Gastric cancer is one of the leading causes of cancer-related mortality worldwide (1). Although systemic chemotherapy remains the standard treatment for unresectable advanced gastric cancer, a subset of patients can achieve long-term survival through conversion surgery when curative (R0) resection becomes feasible after chemotherapy (2-5); radiological imaging plays a crucial role in staging and response evaluation. However, conventional imaging modalities often show limited accuracy in predicting surgical resectability and long-term outcomes, and discrepancies between radiological findings and pathological responses are frequently observed (6, 7). Consequently, accurate selection of candidates for conversion surgery remains one of the most challenging aspects of gastrointestinal surgical practice.

Recent advances in systemic therapy, including immune checkpoint inhibitors combined with chemotherapy, have improved survival outcomes and achieved higher objective response rates with more durable tumor shrinkage in advanced gastric cancer (8, 9). Nevertheless, imaging-based criteria alone are often insufficient for determining surgical feasibility, highlighting the need for additional clinically applicable biomarkers to guide decision-making.

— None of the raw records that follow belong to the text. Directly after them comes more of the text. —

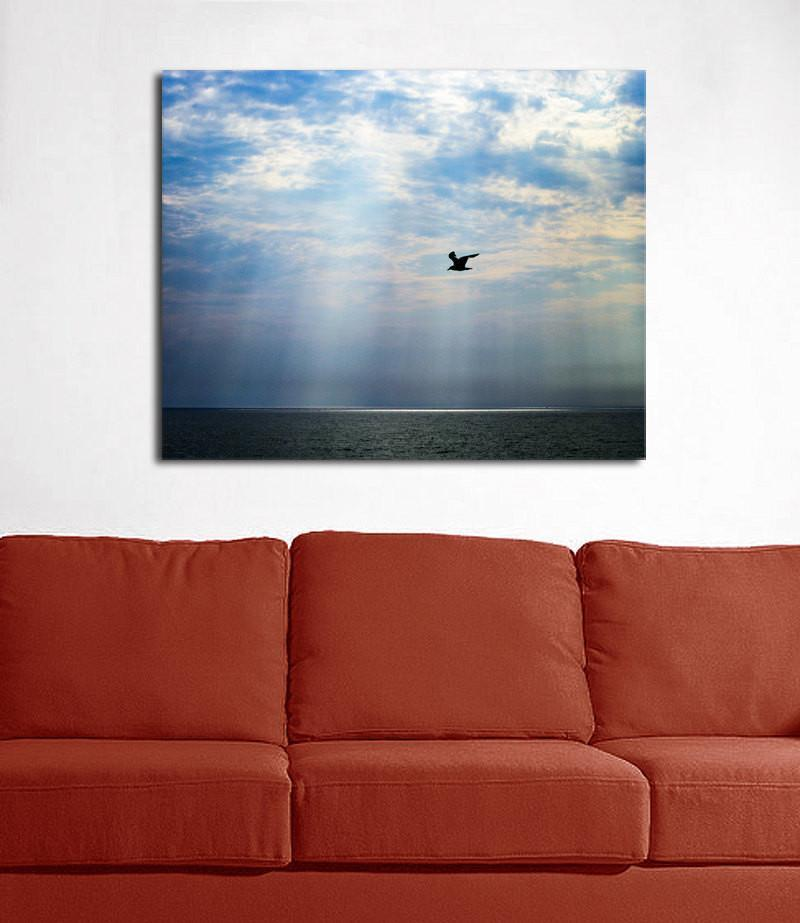 Seagull After the Storm Fine Art Print Lost Kat Photography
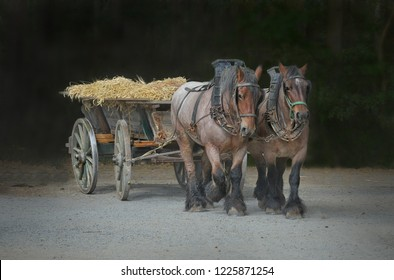 Two workhorses with wagon after harvest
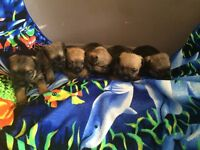 KC pedigree border terrier puppies for sale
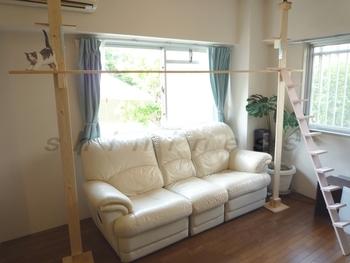 リビングのソファー上にキャットウォーク&キャットタワーを設置。人も猫も快適なお部屋の完成です。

The Gustave Roussy Immune (GRIm) score, which incorporates serum albumin, lactate dehydrogenase, and the neutrophil-to-lymphocyte ratio, was originally developed as a prognostic index for patients receiving immune checkpoint inhibitors (10). Subsequent studies have suggested its prognostic value across several malignancies, including lung and esophageal cancers (11-13), and emerging evidence is also available in gastric cancer (14). However, its utility for predicting outcomes specifically in patients with initially unresectable gastric cancer considered for conversion surgery remains unclear. Beyond immunotherapy, the GRIm score reflects systemic inflammation and nutritional status, which may influence treatment tolerance and oncological outcomes.

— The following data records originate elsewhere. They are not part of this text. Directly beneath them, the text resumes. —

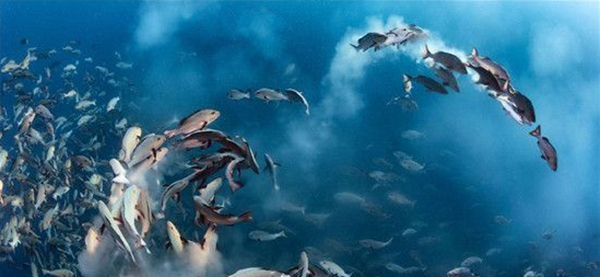 据来源消息报道,野生动物在不受人类干预的情况之下,会表现出动物特有的行为与魅力,自从人类成为地球统治者后,对环境不断的破坏,已到了一个严重的地步,每年都有动物因为环境的改变而面临灭绝边缘,此次摄影大赛除了展现大自然的美丽之外,同时还呼吁人类要爱护这个地球村。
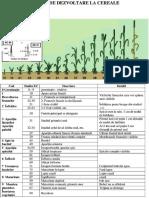 01 Stadiile de Dezvoltare La Cereale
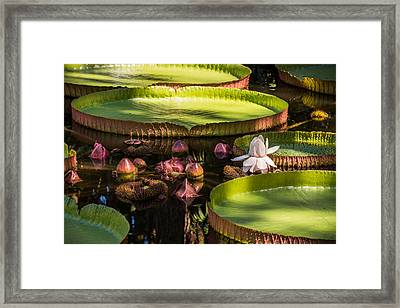Victoria Plant  Framed Print by Zina Stromberg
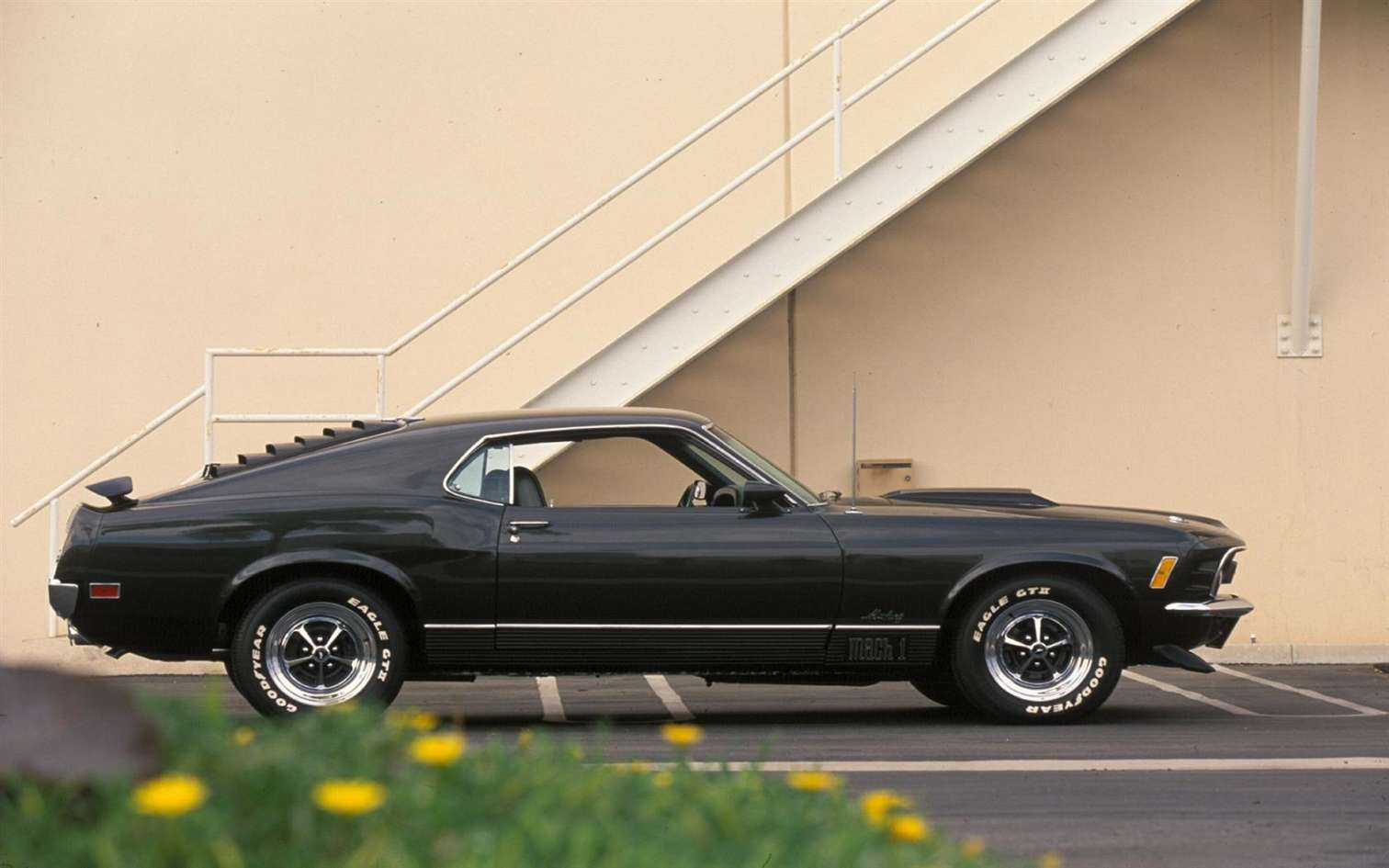 Ford Mustang Mach 1 #7372092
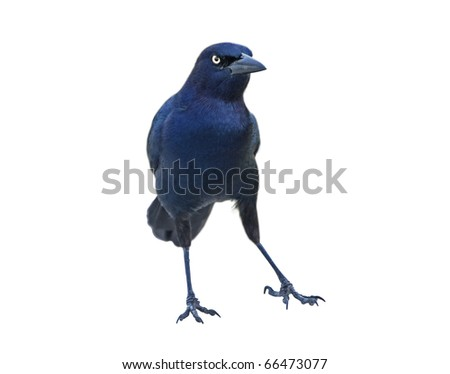 Blackbird - male Boat-tailed Grackleon(Quiscalus major) - in belligerent pose isolated on white background.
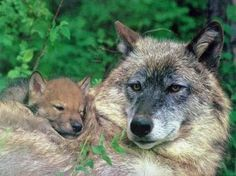 Wolf Mama and Baby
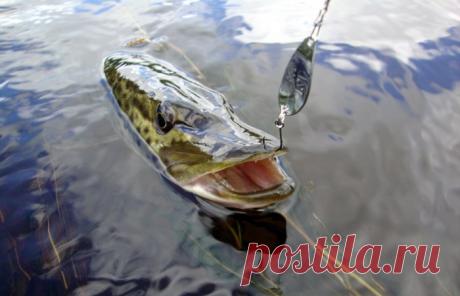 Ловля щуки на блесну колебалку. Осень - время ловить хищника. | FishManual.ru - рыбалка! | Яндекс Дзен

For gastrointestinal surgeons, an ideal predictive tool should be readily accessible, cost-effective, and interpretable without specialized testing. The GRIm score fulfills these criteria because all its components are routinely measured in daily clinical practice. However, the clinical utility of the GRIm score in predicting successful conversion surgery and curative R0 resection in unresectable gastric cancer has not been fully explored.

This study aimed to evaluate whether the GRIm score could serve as a practical biomarker for predicting R0 resection achievement and survival outcomes in patients with initially unresectable gastric cancer undergoing conversion surgery. If validated, the GRIm score could be used at baseline to stratify candidates for intensive systemic therapy with the intent of conversion surgery and to prompt closer multidisciplinary re-evaluation in patients with favorable scores.

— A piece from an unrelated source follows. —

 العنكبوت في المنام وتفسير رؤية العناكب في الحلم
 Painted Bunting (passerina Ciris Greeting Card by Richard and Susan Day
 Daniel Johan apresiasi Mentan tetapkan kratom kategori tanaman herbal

Patients. This retrospective study included patients with initially unresectable advanced gastric cancer who received systemic chemotherapy at Omihachiman Community Medical Center between January 2019 and July 2025. Among 59 screened patients, two were excluded: one because of participation in a clinical trial and one because no follow-up information after chemotherapy initiation was available (loss to follow-up). Consequently, 57 patients were included in the final analysis. Patients were categorized into two groups: the achieved conversion (AC) group, defined as patients who underwent conversion surgery with R0 resection, and the non-conversion (NC) group, which included all remaining patients.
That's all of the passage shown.